> [Estratto del racconto]:
Translagorai Classic

17/07/2021 Francesco Paco Gentilucci

Presuppongo che se sperate di trovare qualche info utile dal mio racconto non la troverete.
L’attitudine dell’ultrarunning è una calamita che ti avvicina a persone di un certo tipo e a vivere certe cose, che, per quanto vogliate, succedono solo dopo che hai portato il tuo corpo a spasso per l’inferno.
Lo dico per inciso: trovo quella democratica idea buonista che tutti possano parlare di tutto e che fare 20 min di jogging è come fare una ultra piuttosto idiota. Per capire il sapore di una cola dopo 22 ore di corsa nei monti devi passare 20 ore al vento, alla pioggia, al sole, scavando dentro te stesso per l’idea di arrivare in fondo e poi provarlo: non credo che esistano scorciatoie.

16 luglio 2021, pomeriggio
Filippo è un ragazzo con certi valori. Utilizza borracce rigide a mano e magliette in cotone, corre come i pionieri dell’ultrarunning, è un heart runner che può vivere gare o giornate spaventosamente alte o basse. Il suo approccio alla vita è metodico, ma nella corsa è anche istintivo e questo mi piace perché non riesco proprio a vivere la corsa come un ingegnere. È meno cazzone di me, non fa cose così tanto a caso, ma se c’è da andare All In non si fa troppi problemi.

Ha anche ben chiaro il concetto di responsabilità e mi sembra uno che non vuole aspettare che le cose gli cadano addosso, ma ha voglia di farle succedere. Oltretutto se non fosse stato per lui non avrei avuto più tutta questa voglia di organizzare TRANSLAGORAI CLASSIC, ma di certo, credo che non mi sarei trovato in partenza in pantaloncini, anche quest’anno.
Ci penso mentre ci cambiamo in camper sul quale viviamo. Siamo saliti il giorno prima per acclimatarci, ma in realtà è per vivere questa cosa nel pieno, senza avere rimorsi. Parcheggiati al Rolle e dopo che ci ha raggiunto Miki Sandri abbiamo passato la giornata a cucinare, bere caffè e parlare di cose della vita. Miki non sapeva cosa è un repost o una storia su Instagram e questo mi ha fatto capire come molte volte siamo così dentro le nostre teste dal dimenticarci di vedere le cose con oggettività.
Miki ci ha raggiunto quassù: ha saputo che facevamo questa cosa ed è salito senza farsi domande o seghe mentali. Se un tuo amico fa qualcosa di figo, perché non raggiungerlo? Non fa una piega.

Sabato 17 luglio 2021 pomeriggio presto
Sono un po’ preso male per tutte quelle persone che la settimana prima ci hanno detto che non sarebbero venute, l’ansia che le persone che si sarebbero messe sui ristori avessero acquistato cose che non sarebbero servite, e tutto il resto. Filippo nel bene e nel male si vivrà tutta l’esperienza con me, incazzature, assurdità e disagi esistenziali compresi. Faccio partire per l’ennesima volta Prayers for the Rain dei The Cure, canzone di cui mi sono ossessionato in questi giorni e gli assicuro che correremo assieme.

> [Dati estratti]:
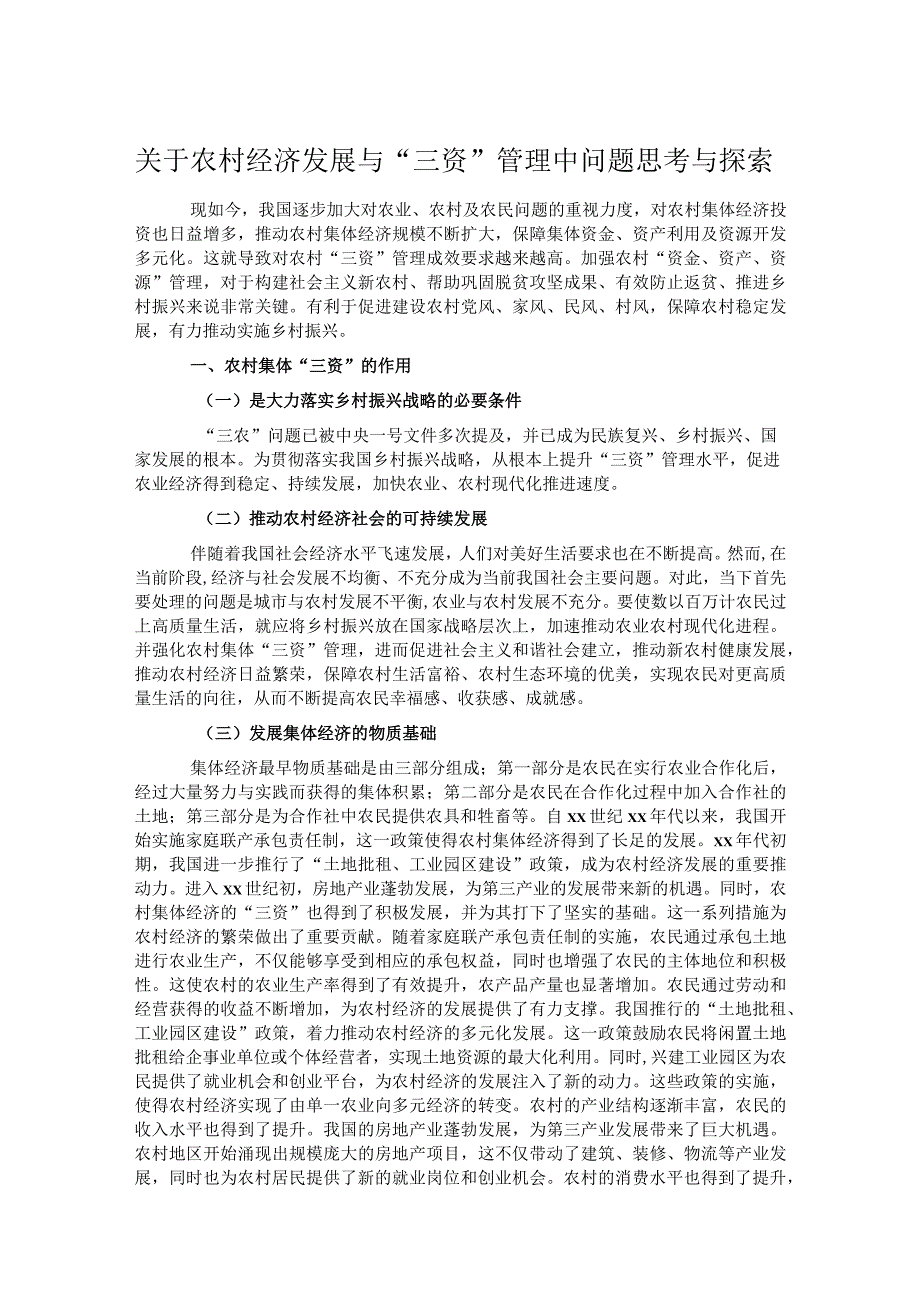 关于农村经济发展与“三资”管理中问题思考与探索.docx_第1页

* * *

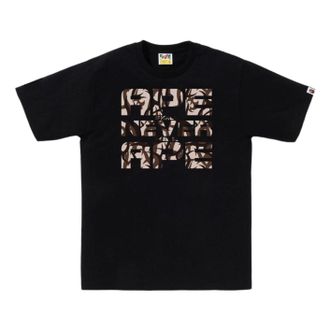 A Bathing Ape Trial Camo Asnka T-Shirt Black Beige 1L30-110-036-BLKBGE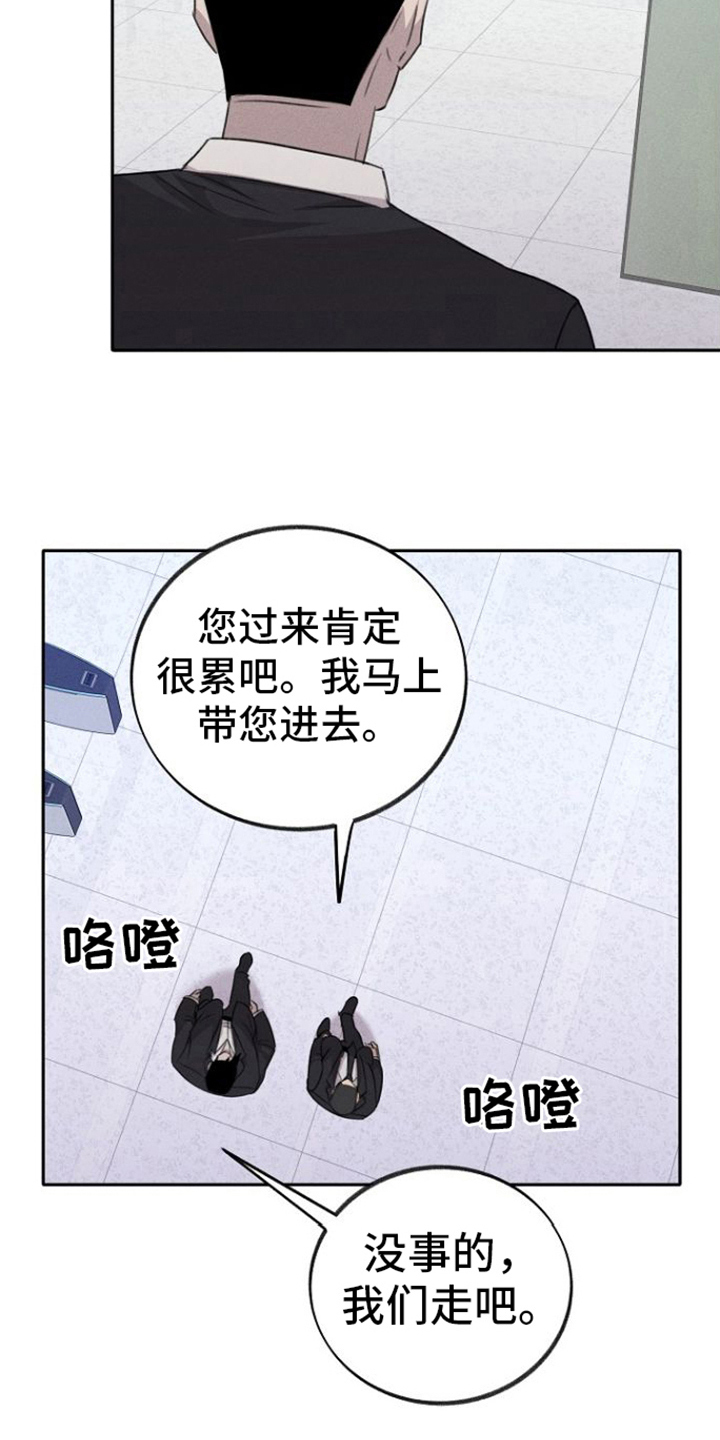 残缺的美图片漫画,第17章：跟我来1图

* * *

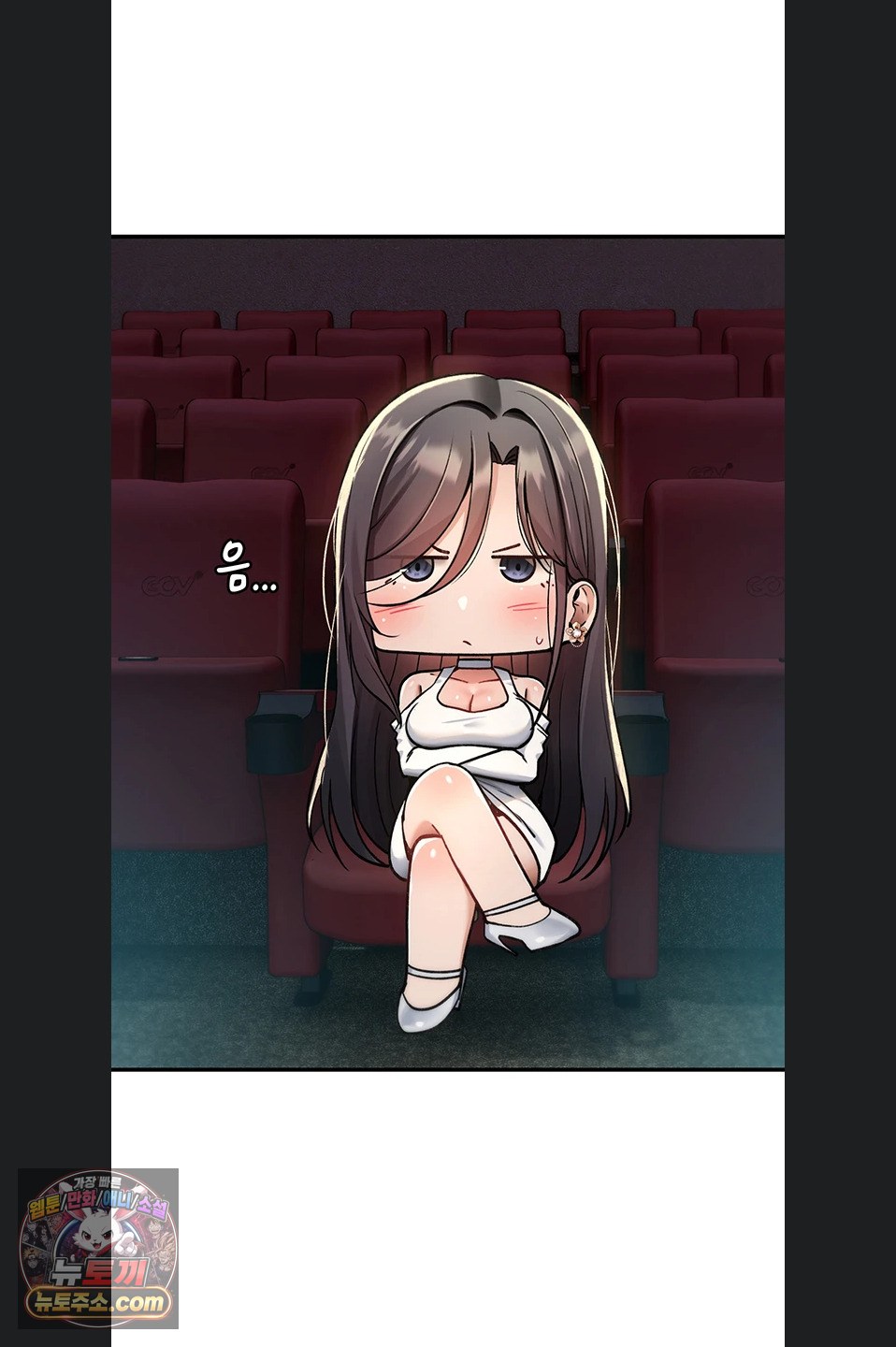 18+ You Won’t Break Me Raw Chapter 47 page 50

> [Compiti da svolgere]:
A - Traduci in inglese questa frase del racconto: "Parcheggiati al Rolle e dopo che ci ha raggiunto Miki Sandri abbiamo passato la giornata a cucinare, bere caffè e parlare di cose della vita."
B - Stabilisci se queste affermazioni concordano con il racconto. Per ciascuna rispondi sì o no e cita le parole del racconto che lo dimostrano. (i) Filippo usa borracce rigide a mano e magliette di cotone. (ii) Miki sapeva bene che cos'è una storia su Instagram. (iii) Sono saliti in montagna la mattina stessa della partenza.
C - Nel racconto, quale canzone dei The Cure fa partire chi scrive il sabato pomeriggio?
Per rispondere basatevi soltanto sul racconto.

> [Risposte ai compiti]:
A - Parked at the Rolle, and after Miki Sandri joined us, we spent the day cooking, drinking coffee and talking about life.

B -
(i) Sì: "Utilizza borracce rigide a mano e magliette in cotone"
(ii) No: "Miki non sapeva cosa è un repost o una storia su Instagram"
(iii) No: "Siamo saliti il giorno prima per acclimatarci"

C - Prayers for the Rain.